**WORK INSTRUCTIONS:**
#1 In the excerpt on Linux load averages, what does the fifth field of the output identify?
#2 Rewrite the portion of the excerpt on Linux load averages from "The following page" up to and including "problem (it depends).", replacing "idle" with "inactive".
#3 Write what follows the final line of the forum excerpt on Linux load averages.

**SOURCE EXCERPT:**
+ + + +
The fourth field consists of two numbers separated by a
slash (/). The first of these is the number of currently executing
kernel scheduling entities (processes, threads); this will be less
than or equal to the number of CPUs. The value after the slash is the
number of kernel scheduling entities that currently exist on the
system.
The fifth field is the PID of the process that was most
recently created on the system.

I would like to comment the accepted answer.
The fourth field consists of two numbers separated by a slash (/). The
first of these is the number of currently executing kernel scheduling
entities (processes, threads); this will be less than or equal to the
number of CPUs.
I did a test program that reads integer N from input and then creates N threads and their run them forever. On RHEL 6.5 computer I have 8 processor and each processor has hyper threading. Anyway if I run my test and it creates 128 threads I see in the fourth field values that are greater than 128, for example 135. It is clearly greater than the number of CPU. This post supports my observation: http://juliano.info/en/Blog:Memory_Leak/Understanding_the_Linux_load_average
It is worth noting that the current explanation in proc(5) manual page
(as of man-pages version 3.21, March 2009) is wrong. It reports the
first number of the forth field as the number of currently executing
scheduling entities, and so predicts it can't be greater than the
number of CPUs. That doesn't match the real implementation, where this
value reports the current number of runnable threads.

The first three columns measure CPU and I/O utilization of the last one, five, and 15 minute periods. The fourth column shows the number of currently running processes and the total number of processes. The last column displays the last process ID used.
https://docs.fedoraproject.org/en-US/Fedora/17/html/System_Administrators_Guide/s2-proc-loadavg.html

The following page explains these in detail:
http://www.brendangregg.com/blog/2017-08-08/linux-load-averages.html
Some interpretations:
If the averages are 0.0, then your system is idle.
If the 1 minute average is higher than the 5 or 15 minute averages, then load is increasing.
If the 1 minute average is lower than the 5 or 15 minute averages, then load is decreasing.
If they are higher than your CPU count, then you might have a performance problem (it depends).
+ + + +
**EXTRACTED MATERIAL:**
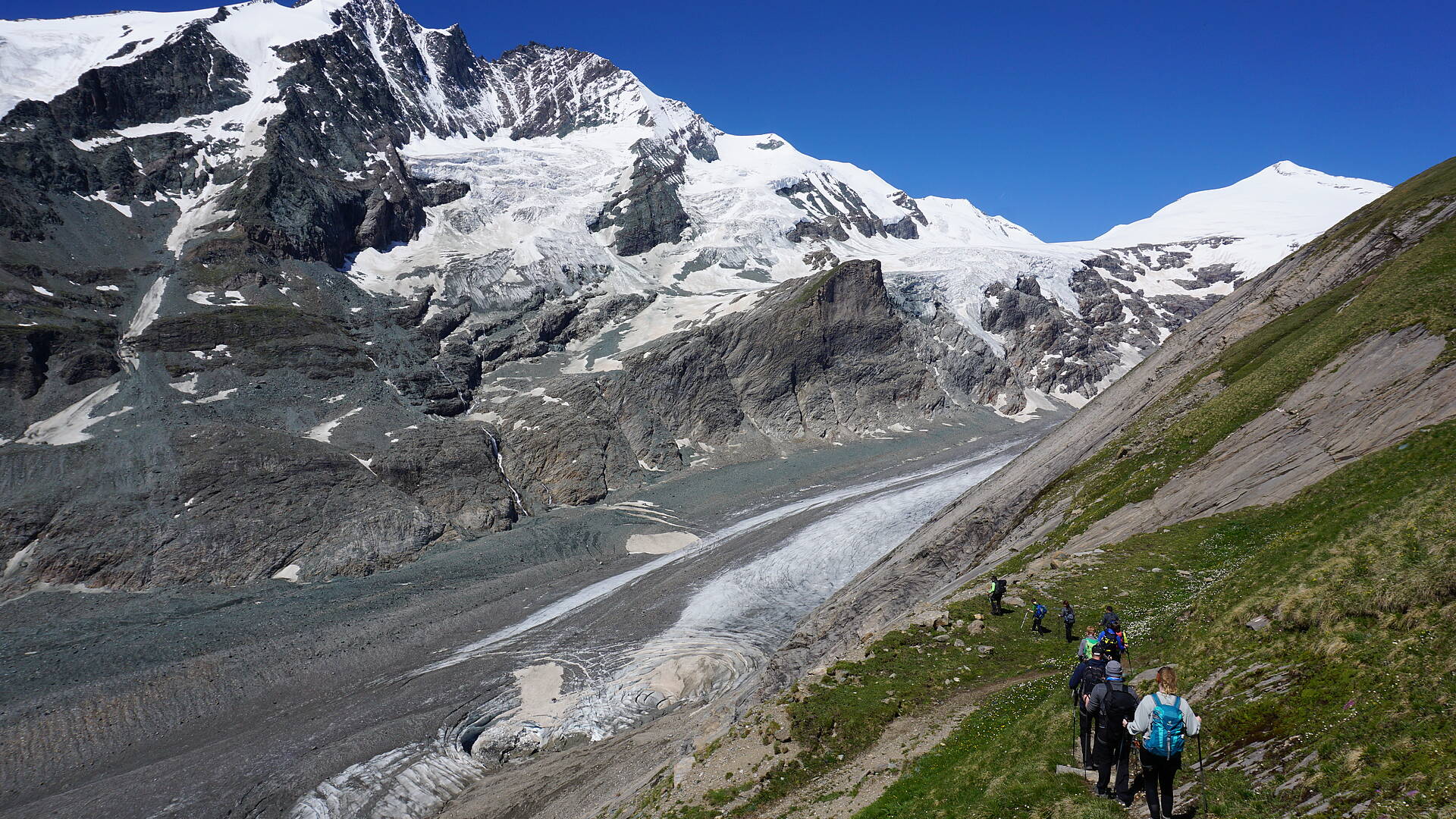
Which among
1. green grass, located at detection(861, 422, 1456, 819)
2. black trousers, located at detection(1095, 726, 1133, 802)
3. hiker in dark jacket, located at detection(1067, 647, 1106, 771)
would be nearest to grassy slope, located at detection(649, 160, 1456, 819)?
green grass, located at detection(861, 422, 1456, 819)

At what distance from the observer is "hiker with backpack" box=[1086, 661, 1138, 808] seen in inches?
452

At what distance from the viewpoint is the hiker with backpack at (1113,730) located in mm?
11469

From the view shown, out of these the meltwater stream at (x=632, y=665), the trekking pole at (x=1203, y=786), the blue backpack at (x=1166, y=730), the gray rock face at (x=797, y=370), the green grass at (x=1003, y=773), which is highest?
the gray rock face at (x=797, y=370)

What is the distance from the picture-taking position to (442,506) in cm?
9588

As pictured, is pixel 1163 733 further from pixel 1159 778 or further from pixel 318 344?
pixel 318 344

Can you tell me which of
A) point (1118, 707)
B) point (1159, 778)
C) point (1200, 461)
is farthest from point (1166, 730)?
point (1200, 461)

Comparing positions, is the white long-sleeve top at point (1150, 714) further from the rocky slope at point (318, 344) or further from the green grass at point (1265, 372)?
the rocky slope at point (318, 344)

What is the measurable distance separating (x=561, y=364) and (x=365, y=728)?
336ft

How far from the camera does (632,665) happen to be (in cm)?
5653

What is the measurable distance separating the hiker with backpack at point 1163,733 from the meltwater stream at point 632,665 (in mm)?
42453

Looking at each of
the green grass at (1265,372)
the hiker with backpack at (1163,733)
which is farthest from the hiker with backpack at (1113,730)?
the green grass at (1265,372)

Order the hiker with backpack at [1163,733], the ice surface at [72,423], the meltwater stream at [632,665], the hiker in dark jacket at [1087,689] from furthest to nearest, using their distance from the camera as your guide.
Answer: the ice surface at [72,423] < the meltwater stream at [632,665] < the hiker in dark jacket at [1087,689] < the hiker with backpack at [1163,733]

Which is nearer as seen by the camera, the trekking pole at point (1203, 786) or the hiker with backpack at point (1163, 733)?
the trekking pole at point (1203, 786)

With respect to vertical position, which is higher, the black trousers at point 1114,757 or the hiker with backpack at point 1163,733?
the hiker with backpack at point 1163,733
+ + + +
**RESULTS:**
#1 The PID of the process most recently created on the system.

#2
The following page explains these in detail:
http://www.brendangregg.com/blog/2017-08-08/linux-load-averages.html
Some interpretations:
If the averages are 0.0, then your system is inactive.
If the 1 minute average is higher than the 5 or 15 minute averages, then load is increasing.
If the 1 minute average is lower than the 5 or 15 minute averages, then load is decreasing.
If they are higher than your CPU count, then you might have a performance problem (it depends).

#3
You can consult the proc manual page for /proc/loadavg :
$ man proc | sed -n '/loadavg/,/^$/ p'
/proc/loadavg
The first three fields in this file are load average figures giving the number of jobs in the run queue
(state R) or waiting for disk I/O (state D) averaged over 1, 5, and 15 minutes. They are the same as
the load average numbers given by uptime(1) and other programs. The fourth field consists of two num‐
bers separated by a slash (/). The first of these is the number of currently runnable kernel schedul‐
ing entities (processes, threads). The value after the slash is the number of kernel scheduling enti‐
ties that currently exist on the system. The fifth field is the PID of the process that was most
recently created on the system.
For that, you need to install the man-pages package on CentOS7/RedHat7 or the manpages package on Ubuntu 20.04/22.04 LTS.

How to find the processor queue length in linux

Trying to determine the Processor Queue Length (the number of processes that ready to run but currently aren't) on a linux machine. There is a WMI call in Windows for this metric, but not knowing much about linux I'm trying to mine /proc and 'top' for the information. Is there a way to determine the queue length for the cpu?
Edit to add: Microsoft's words concerning their metric: "The collection of one or more threads that is ready but not able to run on the processor due to another active thread that is currently running is called the processor queue."

sar -q will report queue length, task list length and three load averages.
Example:
matli#tornado:~$ sar -q 1 0
Linux 2.6.27-9-generic (tornado) 01/13/2009 _i686_
11:38:32 PM runq-sz plist-sz ldavg-1 ldavg-5 ldavg-15
11:38:33 PM 0 305 1.26 0.95 0.54
11:38:34 PM 4 305 1.26 0.95 0.54
11:38:35 PM 1 306 1.26 0.95 0.54
11:38:36 PM 1 306 1.26 0.95 0.54
^C

vmstat
procs -----------memory---------- ---swap-- -----io---- -system-- ----cpu----
r b swpd free buff cache si so bi bo in cs us sy id wa
2 0 256368 53764 75980 220564 2 28 60 54 774 1343 15 4 78 2
The first column (r) is the run queue - 2 on my machine right now
Edit: Surprised there isn't a way to just get the number
Quick 'n' dirty way to get the number (might vary a little on different machines):
vmstat|tail -1|cut -d" " -f2

The metrics you seek exist in /proc/schedstat.
The format of this file is described in sched-stats.txt in the kernel source. Specifically, the cpu<N> lines are what you want:
CPU statistics
--------------
cpu<N> 1 2 3 4 5 6 7 8 9
First field is a sched_yield() statistic:
1) # of times sched_yield() was called
Next three are schedule() statistics:
2) This field is a legacy array expiration count field used in the O(1)
scheduler. We kept it for ABI compatibility, but it is always set to zero.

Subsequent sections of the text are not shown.